De plus, c'est aussi dans La philosophie du non (1940) que l'on peut trouver une critique directe de la logique classique. Selon Bachelard (1996, p. 108), il existe une cohérence entre la logique aristotélicienne et la logique transcendantale qui trouvent un point commun dans la nature même de l'objet géométrique euclidien. La logique classique est présentée par l'auteur comme une logique fermée16, suffisante pour traiter les grands objets sensibles de la vie quotidienne, étudiés par la physique newtonienne, mais qui s'est avérée insuffisante dans la compréhension des objets infinitésimaux17. En fait, ni la logique aristotélicienne ni la logique kantienne ne sont appropriées pour soutenir la mécanique quantique, puisqu'elles sont basées sur une métaphysique opposée, à savoir le réalisme et le rationalisme. D'ailleurs, les principes de localisation euclidienne et la permanence substantielle dont les deux ont bénéficié sont ébranlés par l'avènement des objets quantiques.18

En résumé, contrairement à de nombreux philosophes de son temps, la conclusion de Bachelard (qui prend en compte la notion de rupture épistémologique) par rapport aux principes des philosophies traditionnelles est qu'elles ne peuvent pas être pleinement transplantées dans les domaines des interprétations épistémologiques de la pensée scientifique contemporain, puisque ces systèmes philosophiques :

[...] deviennent stériles ou trompeurs ; ils perdent leur efficacité de cohérence spirituelle, efficacité si sensible quand on les revit dans leur originalité réelle, avec la fidélité scrupuleuse de l'historien, tout à la fierté de penser ce que jamais on ne pensera deux fois. Il faudrait donc conclure qu'un système philosophique ne doit pas être utilisé à d'autres fins que les fins qu'il s'assigne. Dès lors la plus grande faute contre l'esprit philosophique serait précisément de méconnaître cette finalité intime, cette finalité spirituelle qui donne vie, force et clarté à un système philosophique. (BACHELARD, 1996. p. 1).

[Données enregistrées]
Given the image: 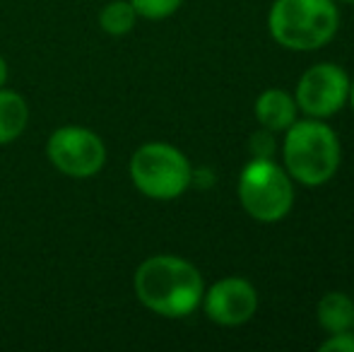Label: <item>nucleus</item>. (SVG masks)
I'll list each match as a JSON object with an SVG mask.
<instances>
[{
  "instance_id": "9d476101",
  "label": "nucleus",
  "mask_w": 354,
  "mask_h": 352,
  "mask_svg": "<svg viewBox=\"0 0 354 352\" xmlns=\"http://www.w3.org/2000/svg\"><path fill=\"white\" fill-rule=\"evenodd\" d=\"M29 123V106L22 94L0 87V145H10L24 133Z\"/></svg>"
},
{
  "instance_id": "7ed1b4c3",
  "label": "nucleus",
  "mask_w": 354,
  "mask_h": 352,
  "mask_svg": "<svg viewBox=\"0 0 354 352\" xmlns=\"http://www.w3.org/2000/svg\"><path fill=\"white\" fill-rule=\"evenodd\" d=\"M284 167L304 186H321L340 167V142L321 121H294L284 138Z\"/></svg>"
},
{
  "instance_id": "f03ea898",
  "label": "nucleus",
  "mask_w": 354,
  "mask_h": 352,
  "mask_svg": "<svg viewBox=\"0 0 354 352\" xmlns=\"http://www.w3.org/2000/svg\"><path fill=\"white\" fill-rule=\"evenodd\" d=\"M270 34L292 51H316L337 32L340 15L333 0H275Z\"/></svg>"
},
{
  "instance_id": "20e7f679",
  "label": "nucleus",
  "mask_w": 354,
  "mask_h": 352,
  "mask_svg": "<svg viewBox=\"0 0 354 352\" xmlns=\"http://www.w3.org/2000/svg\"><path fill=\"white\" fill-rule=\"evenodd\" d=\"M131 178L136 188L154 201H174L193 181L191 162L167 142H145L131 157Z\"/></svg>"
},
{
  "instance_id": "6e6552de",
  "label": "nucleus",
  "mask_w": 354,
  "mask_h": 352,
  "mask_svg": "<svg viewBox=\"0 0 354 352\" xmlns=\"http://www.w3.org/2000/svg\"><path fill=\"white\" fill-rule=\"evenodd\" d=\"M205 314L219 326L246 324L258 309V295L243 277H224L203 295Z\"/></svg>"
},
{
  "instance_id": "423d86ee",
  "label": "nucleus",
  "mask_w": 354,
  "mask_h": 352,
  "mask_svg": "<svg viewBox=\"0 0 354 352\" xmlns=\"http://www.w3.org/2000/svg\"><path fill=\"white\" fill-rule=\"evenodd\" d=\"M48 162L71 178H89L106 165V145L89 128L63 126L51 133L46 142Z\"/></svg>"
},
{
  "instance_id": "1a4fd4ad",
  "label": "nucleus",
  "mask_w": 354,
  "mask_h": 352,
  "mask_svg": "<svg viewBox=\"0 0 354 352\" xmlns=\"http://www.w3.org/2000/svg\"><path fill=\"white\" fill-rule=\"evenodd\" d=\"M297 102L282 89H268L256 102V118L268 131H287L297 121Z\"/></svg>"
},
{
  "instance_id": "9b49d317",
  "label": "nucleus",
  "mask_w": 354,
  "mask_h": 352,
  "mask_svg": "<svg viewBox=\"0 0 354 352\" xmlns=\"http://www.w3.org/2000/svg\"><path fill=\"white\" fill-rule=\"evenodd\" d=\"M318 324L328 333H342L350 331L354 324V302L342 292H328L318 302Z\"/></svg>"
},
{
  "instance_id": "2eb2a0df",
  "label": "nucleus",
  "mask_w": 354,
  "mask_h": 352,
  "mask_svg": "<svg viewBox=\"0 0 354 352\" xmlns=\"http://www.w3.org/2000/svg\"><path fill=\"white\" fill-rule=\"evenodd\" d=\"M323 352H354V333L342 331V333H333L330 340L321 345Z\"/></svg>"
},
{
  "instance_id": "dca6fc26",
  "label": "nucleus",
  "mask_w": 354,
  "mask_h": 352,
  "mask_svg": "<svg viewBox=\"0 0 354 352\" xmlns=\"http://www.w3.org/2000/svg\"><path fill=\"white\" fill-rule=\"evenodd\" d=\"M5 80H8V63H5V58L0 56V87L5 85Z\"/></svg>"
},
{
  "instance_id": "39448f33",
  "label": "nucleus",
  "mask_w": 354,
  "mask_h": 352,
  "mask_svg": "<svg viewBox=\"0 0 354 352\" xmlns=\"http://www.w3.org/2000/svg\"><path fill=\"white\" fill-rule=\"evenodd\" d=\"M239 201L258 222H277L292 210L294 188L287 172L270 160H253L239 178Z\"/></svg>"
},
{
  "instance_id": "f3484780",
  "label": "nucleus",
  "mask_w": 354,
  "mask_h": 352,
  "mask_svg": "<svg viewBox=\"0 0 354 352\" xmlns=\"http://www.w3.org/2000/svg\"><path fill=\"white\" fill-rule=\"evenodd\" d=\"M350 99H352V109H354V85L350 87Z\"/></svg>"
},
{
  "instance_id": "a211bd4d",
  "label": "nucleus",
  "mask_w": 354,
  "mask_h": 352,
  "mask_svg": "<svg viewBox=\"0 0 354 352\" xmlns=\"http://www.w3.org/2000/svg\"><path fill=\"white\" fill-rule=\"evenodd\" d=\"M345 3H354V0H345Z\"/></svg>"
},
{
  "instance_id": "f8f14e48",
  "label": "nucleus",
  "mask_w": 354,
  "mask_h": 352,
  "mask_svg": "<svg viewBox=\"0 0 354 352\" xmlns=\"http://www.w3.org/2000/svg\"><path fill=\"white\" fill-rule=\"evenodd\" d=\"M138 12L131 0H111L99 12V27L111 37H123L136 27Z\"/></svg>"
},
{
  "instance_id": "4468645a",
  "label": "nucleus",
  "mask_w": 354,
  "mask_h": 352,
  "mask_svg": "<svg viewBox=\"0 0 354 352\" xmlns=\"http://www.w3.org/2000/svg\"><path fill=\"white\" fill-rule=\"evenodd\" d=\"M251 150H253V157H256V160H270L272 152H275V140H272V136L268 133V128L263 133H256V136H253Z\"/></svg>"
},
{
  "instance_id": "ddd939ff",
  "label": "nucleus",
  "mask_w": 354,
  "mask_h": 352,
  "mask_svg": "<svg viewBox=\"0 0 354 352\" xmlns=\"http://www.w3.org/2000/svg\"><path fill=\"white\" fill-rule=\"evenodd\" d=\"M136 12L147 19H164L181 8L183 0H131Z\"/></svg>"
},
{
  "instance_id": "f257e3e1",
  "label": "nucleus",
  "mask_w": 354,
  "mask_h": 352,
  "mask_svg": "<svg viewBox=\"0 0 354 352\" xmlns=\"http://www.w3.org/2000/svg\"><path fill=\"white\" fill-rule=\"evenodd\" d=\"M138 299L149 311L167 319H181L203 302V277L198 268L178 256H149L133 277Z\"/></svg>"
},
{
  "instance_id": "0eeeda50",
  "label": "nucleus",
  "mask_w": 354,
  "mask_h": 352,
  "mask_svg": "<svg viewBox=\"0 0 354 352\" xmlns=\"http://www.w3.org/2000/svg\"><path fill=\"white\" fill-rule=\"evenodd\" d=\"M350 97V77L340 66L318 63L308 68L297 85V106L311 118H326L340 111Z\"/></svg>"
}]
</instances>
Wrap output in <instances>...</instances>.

---

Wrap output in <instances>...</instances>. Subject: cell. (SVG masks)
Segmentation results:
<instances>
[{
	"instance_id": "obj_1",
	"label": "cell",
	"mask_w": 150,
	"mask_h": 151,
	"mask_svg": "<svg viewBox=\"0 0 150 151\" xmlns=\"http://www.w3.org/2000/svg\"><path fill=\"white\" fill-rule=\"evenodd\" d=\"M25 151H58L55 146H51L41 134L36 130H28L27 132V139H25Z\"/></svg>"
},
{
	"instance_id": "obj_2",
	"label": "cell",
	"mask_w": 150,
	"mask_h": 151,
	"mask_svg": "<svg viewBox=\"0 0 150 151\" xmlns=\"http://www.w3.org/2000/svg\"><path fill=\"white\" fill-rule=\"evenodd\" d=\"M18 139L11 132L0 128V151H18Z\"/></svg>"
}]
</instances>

### TÂCHE COURTE A
D'après l'extrait sur Bachelard, pour quel genre d'objets la logique classique est-elle suffisante ?
### TÂCHE COURTE B
Reprenez l'extrait sur Bachelard à sa dernière phrase et poursuivez-en la rédaction.

### RÉSULTAT A
Pour les grands objets sensibles de la vie quotidienne, étudiés par la physique newtonienne.

### RÉSULTAT B
Mécanique quantique et rationalisme appliqué

Bien que Bachelard (1996) reconnaisse que plusieurs éléments de philosophies ultérieures peuvent être intégrés dans des réflexions contemporaines sur la science, par exemple, des éléments du kantisme, afin de composer un pluralisme philosophique, sa proposition philosophique a un objectif très différent et innovant. Il entend établir un dialogue intrinsèque entre rationalisme et empirisme. Il s'agit d'une relation dans laquelle les deux métaphysiques sont actives dans le processus de construction de l'objet scientifique. Par conséquent, il défend une philosophie scientifique ouverte par opposition aux systèmes philosophiques fermés du passé, comme l'idéalisme transcendantal.

[…] le rationalisme que nous défendons fera face à la polémique qui s'appuie sur l'irrationalisme insondable du phénomène pour affirmer une réalité. Pour le rationalisme scientifique, l'application n'est pas une défaite, un compromis. Il veut s'appliquer. S'il s'applique mal, il se modifie. Il ne renie pas pour cela ses principes, il les dialectise. Finalement la philosophie de la science physique est peut-être la seule philosophie qui s'applique en déterminant un dépassement de ses principes. Bref, elle est la seule philosophie ouverte. Toute autre philosophie pose ses principes comme intangibles, ses premières vérités comme totales et achevées. Toute autre philosophie se fait gloire de sa fermeture. (BACHELARD, 1996, p. 6-7).

Dans Le matérialisme rationnel (1953), l'auteur est clair sur sa proposition philosophique. Selon lui, les sciences du nouvel esprit scientifique ont besoin de principes plus adéquats pour les interpréter. Ainsi, Bachelard (1963, p. 20) explique que « la science n'a pas la philosophie qu'elle mérite. Le scientifique « [...] ne met pas l'accent sur le sens philosophique des révolutions psychiques nécessaires pour vivre l'évolution d'une science spécifique ». Donc, à travers son analyse de la nature de la physique contemporaine, il identifie un nouveau type de rationalisme, à savoir le rationalisme appliqué.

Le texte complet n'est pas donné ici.